======== INPUT RECORDS
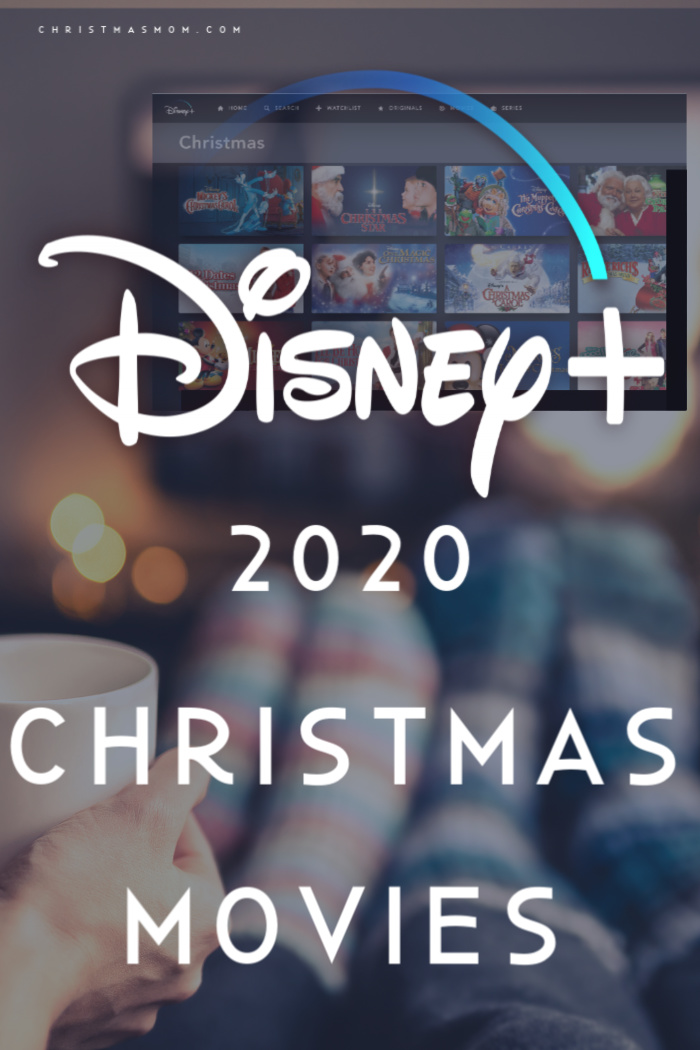 Full List Of Christmas Movies On Disney Streaming In 2020 In 2020 Christmas Movies Christmas Mom Christmas Movies List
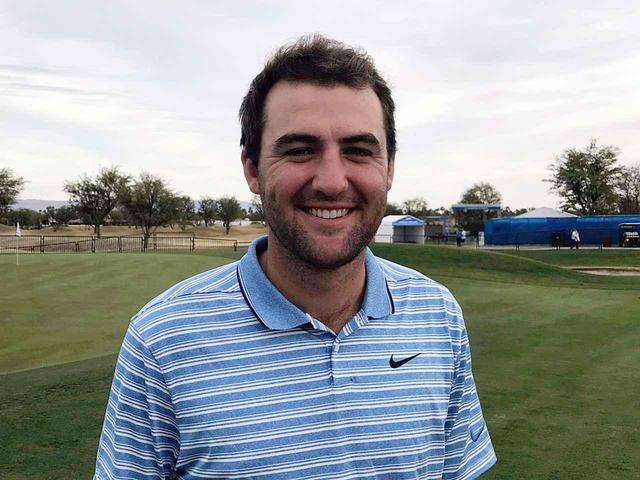 画像: スコッティ・シェフラーの名前を覚えておこう! 2020年のPGAツアー新人王候補筆頭のプロフィールとスウィング、クラブセッティングを紹介 - みんなのゴルフダイジェスト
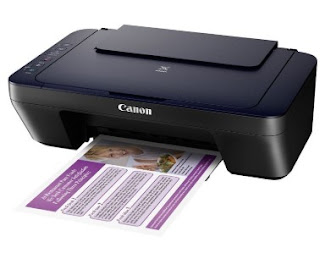 Canon PIXMA E471 Driver and Manual Download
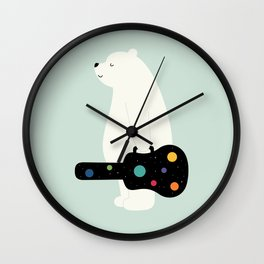 Chase Your Dreams Wall Clock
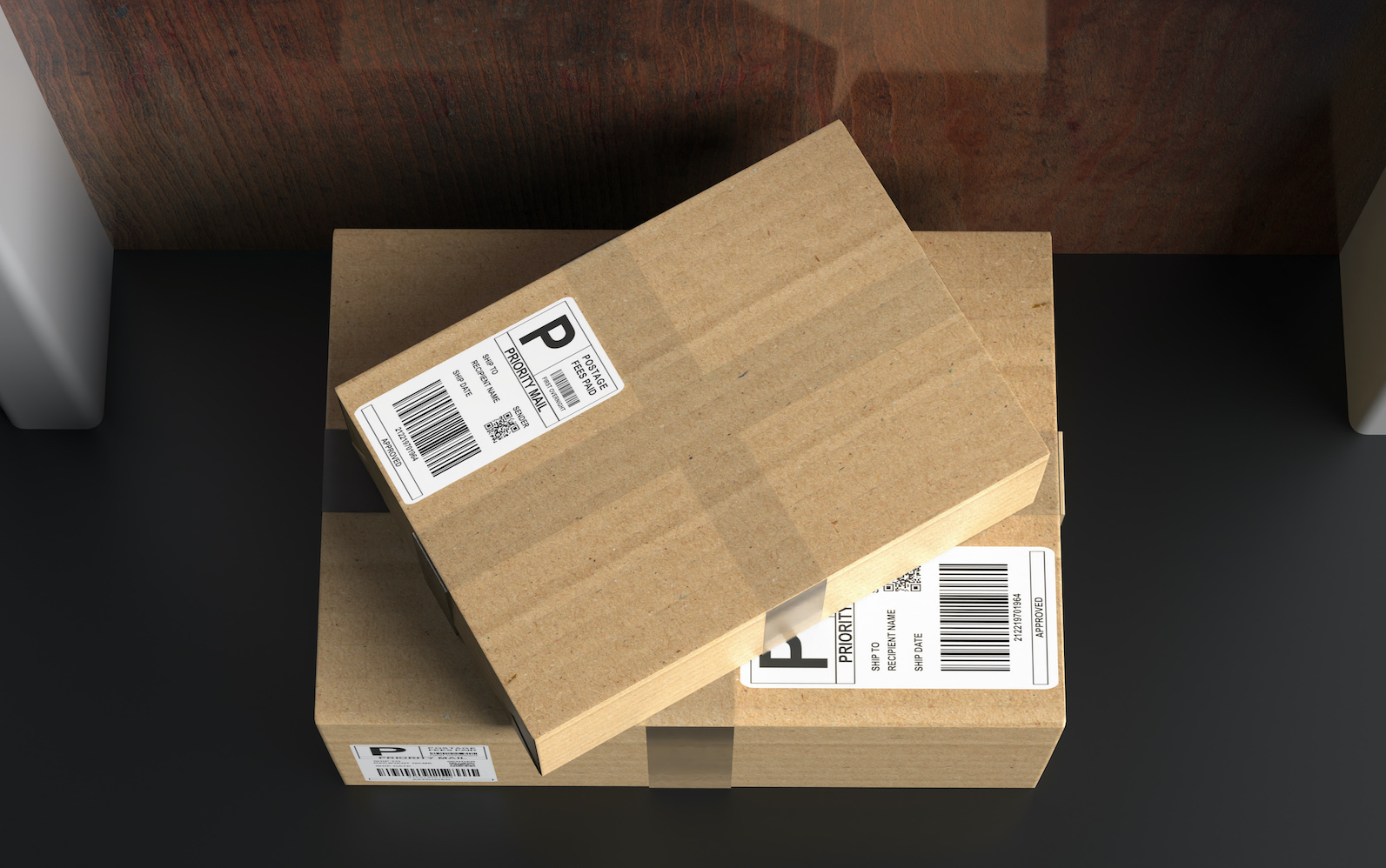 package delivery on doorstep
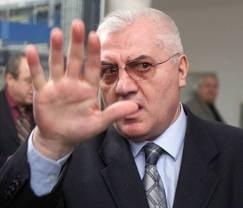Dragomir anunta un an 2013 dezastruos pentru Liga 1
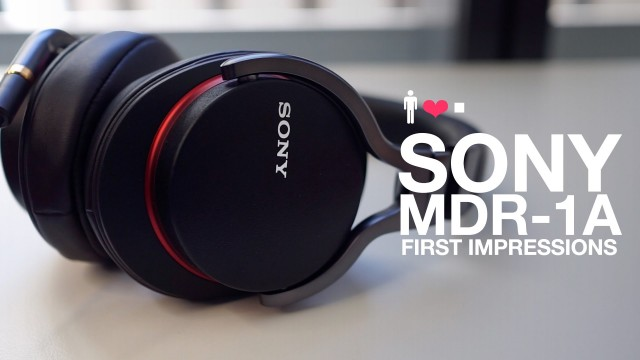 sony-640x360 Top 5 Headphones OF 2015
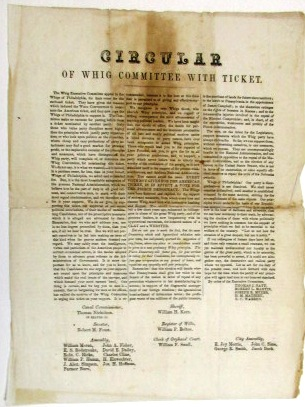 CIRCULAR OF WHIG COMMITTEE WITH TICKET. Whig Party of Philadelphia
================
TO DO
In the copy, include every entry above exactly and leave out each picture.

TASK RESULT
 Full List Of Christmas Movies On Disney Streaming In 2020 In 2020 Christmas Movies Christmas Mom Christmas Movies List
 画像: スコッティ・シェフラーの名前を覚えておこう! 2020年のPGAツアー新人王候補筆頭のプロフィールとスウィング、クラブセッティングを紹介 - みんなのゴルフダイジェスト
 Canon PIXMA E471 Driver and Manual Download
 Chase Your Dreams Wall Clock
 package delivery on doorstep
Dragomir anunta un an 2013 dezastruos pentru Liga 1
 sony-640x360 Top 5 Headphones OF 2015
 CIRCULAR OF WHIG COMMITTEE WITH TICKET. Whig Party of Philadelphia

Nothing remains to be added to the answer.